On the final night of farm school, sitting at tables underneath the arbor, Stewart, the food justice warrior, buttonholed Richardson, the Point Blue soil specialist. She was preparing to apply for some grants, and wondered how she might measure carbon sequestration for the school gardens in which she works — “where we’re mulching on top of asphalt.”
“On top of asphalt? I don’t get that,” said Richardson.
“We have large spaces where there’s nothing but asphalt,” Stewart explained. Rather than tear the asphalt out, which is prohibitively expensive, “we put down cardboard and mulch and mulch and mulch across the years.”
Richardson lit up. Now that he understood, he had a number of suggestions, on which he expounded in a quintessentially Climate Farm School exchange.
In the gloaming after dinner, students and instructors sat around a fire pit to reflect. One student said the highlight of the week was hearing of Stewart’s successes in urban school gardens. Her own emerging interest was in how she might get involved in a similar movement near her home in the Northwest, “working with kids, helping them realize how good food can be, where it comes from, and how they can be a part of it.”
“Try Black Futures Farm in Portland,” Stewart suggested from across the table. “And I got a name for you in Washington.”

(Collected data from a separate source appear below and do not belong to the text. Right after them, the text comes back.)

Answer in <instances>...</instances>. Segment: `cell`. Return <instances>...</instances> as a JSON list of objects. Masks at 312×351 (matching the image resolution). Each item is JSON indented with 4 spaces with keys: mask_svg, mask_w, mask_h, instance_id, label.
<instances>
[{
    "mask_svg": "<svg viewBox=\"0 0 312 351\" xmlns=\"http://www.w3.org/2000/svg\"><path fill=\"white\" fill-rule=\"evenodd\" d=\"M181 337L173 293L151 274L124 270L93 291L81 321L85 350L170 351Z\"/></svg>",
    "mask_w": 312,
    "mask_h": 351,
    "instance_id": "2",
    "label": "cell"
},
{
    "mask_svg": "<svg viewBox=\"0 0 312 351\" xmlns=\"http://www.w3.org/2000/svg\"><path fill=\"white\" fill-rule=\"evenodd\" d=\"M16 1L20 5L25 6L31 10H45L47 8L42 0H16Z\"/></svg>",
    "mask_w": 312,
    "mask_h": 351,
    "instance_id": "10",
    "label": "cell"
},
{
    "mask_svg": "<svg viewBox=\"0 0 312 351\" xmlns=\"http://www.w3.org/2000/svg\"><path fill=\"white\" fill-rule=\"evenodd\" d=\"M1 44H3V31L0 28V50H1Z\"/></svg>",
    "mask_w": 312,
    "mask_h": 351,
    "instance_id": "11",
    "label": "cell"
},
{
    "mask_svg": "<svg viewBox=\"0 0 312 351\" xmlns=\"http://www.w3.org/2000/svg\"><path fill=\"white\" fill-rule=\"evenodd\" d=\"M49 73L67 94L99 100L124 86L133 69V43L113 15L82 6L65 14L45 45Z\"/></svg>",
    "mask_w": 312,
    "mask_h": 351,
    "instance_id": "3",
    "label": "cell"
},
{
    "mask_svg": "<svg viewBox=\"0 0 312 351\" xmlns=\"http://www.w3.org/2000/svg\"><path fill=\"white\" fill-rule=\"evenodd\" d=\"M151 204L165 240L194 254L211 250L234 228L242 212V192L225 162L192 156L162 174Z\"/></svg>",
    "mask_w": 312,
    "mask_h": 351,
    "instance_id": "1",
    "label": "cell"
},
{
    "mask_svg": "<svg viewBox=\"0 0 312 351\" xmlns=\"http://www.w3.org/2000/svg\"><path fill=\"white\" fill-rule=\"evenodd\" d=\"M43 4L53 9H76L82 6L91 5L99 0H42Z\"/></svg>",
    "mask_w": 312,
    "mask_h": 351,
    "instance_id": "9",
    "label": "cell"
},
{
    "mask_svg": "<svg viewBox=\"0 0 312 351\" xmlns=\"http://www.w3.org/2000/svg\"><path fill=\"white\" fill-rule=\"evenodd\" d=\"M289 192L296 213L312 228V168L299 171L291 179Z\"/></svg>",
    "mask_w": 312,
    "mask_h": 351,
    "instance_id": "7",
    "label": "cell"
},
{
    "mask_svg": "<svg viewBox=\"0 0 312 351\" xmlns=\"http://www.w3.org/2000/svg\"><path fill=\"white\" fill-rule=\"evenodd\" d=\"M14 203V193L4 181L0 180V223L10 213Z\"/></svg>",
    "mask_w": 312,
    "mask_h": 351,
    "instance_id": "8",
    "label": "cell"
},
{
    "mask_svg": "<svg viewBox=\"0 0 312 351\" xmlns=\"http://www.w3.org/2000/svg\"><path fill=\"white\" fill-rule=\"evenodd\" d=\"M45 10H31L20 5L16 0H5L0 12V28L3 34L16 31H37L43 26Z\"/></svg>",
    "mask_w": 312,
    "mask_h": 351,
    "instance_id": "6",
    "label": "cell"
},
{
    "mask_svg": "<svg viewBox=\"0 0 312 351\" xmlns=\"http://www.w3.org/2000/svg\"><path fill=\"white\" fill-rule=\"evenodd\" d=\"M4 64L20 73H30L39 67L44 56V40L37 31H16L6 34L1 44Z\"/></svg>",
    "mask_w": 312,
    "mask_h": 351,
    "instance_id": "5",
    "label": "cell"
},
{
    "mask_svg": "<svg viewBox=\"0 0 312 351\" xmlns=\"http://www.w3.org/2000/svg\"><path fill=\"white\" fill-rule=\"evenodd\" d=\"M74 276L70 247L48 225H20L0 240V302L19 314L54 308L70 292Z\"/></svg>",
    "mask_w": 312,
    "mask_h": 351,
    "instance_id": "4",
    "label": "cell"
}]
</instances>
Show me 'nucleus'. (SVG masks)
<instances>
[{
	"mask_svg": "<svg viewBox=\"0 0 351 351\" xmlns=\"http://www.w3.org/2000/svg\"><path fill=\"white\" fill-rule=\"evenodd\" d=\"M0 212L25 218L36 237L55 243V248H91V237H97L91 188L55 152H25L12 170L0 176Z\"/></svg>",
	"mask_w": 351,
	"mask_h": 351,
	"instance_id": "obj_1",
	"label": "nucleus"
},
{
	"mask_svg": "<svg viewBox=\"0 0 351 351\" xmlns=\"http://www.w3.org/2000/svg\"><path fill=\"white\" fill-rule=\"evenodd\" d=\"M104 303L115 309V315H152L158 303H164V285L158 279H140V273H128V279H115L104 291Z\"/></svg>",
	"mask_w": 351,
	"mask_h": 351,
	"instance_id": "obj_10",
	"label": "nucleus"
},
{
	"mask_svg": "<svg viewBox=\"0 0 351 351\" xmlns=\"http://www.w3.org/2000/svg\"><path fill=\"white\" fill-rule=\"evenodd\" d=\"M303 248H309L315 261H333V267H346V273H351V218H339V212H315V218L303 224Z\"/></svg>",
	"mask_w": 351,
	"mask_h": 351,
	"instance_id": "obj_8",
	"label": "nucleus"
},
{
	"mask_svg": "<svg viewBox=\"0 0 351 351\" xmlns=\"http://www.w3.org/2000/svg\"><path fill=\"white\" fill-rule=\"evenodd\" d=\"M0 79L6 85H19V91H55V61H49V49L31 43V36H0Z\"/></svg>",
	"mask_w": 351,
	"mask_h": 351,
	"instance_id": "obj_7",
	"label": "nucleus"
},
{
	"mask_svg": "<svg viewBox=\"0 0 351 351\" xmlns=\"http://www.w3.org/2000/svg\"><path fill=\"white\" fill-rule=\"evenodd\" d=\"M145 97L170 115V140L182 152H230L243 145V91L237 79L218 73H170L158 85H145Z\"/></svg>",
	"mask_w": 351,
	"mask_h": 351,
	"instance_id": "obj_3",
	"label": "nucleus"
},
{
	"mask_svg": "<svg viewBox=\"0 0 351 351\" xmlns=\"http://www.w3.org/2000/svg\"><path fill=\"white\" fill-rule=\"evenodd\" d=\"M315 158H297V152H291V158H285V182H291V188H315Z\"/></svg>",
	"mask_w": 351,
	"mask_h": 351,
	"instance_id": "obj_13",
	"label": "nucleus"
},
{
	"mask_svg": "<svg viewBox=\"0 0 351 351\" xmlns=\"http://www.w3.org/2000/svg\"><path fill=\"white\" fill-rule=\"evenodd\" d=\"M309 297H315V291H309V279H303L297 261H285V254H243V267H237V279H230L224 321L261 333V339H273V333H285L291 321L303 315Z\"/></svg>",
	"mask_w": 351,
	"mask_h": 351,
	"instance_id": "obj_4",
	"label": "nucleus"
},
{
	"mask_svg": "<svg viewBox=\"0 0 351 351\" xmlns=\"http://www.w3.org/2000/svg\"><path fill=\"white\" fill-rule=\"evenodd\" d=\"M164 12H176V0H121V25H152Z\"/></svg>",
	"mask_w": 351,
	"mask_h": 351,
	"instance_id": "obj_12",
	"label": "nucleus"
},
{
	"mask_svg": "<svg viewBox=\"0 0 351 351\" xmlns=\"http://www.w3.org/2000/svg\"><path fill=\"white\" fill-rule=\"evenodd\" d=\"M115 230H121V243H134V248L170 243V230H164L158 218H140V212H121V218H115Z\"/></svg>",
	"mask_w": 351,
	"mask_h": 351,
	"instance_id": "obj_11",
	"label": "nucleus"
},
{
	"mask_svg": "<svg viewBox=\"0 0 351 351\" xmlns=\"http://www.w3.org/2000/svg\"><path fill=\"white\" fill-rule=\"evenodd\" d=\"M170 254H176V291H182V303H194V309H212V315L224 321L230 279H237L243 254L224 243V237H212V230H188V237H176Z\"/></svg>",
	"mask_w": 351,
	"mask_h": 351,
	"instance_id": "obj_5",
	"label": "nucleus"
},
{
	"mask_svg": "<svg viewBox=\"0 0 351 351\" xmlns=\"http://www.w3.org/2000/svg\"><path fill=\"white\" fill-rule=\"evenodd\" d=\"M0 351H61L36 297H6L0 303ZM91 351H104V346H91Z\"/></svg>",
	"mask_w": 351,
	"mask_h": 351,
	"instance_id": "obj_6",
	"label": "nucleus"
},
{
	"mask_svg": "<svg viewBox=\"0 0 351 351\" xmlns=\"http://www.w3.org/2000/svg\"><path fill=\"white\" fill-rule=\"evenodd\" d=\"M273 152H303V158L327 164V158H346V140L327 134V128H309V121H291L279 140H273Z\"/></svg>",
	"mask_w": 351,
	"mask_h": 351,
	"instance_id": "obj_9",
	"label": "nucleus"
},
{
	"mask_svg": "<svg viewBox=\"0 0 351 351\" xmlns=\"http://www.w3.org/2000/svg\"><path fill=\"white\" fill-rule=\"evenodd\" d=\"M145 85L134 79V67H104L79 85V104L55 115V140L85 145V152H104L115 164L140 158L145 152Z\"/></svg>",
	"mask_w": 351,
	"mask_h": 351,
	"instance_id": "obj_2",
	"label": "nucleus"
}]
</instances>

Khadine Singh, the Google executive from San Francisco, also listed time with Stewart as a highlight. “I think we can’t have this discussion” about reforming systems “without talking about food justice.” Without Stewart’s talk, she said, Climate Farm School would’ve felt incomplete.
Singh said her week on the farm had deepened her connection to the land. “The more we take care of the earth, the more we take care of ourselves,” she said, before adding a sobering note. “The planet’s going to be fine… The earth will right itself. We’re just trying to make sure we can live on it.”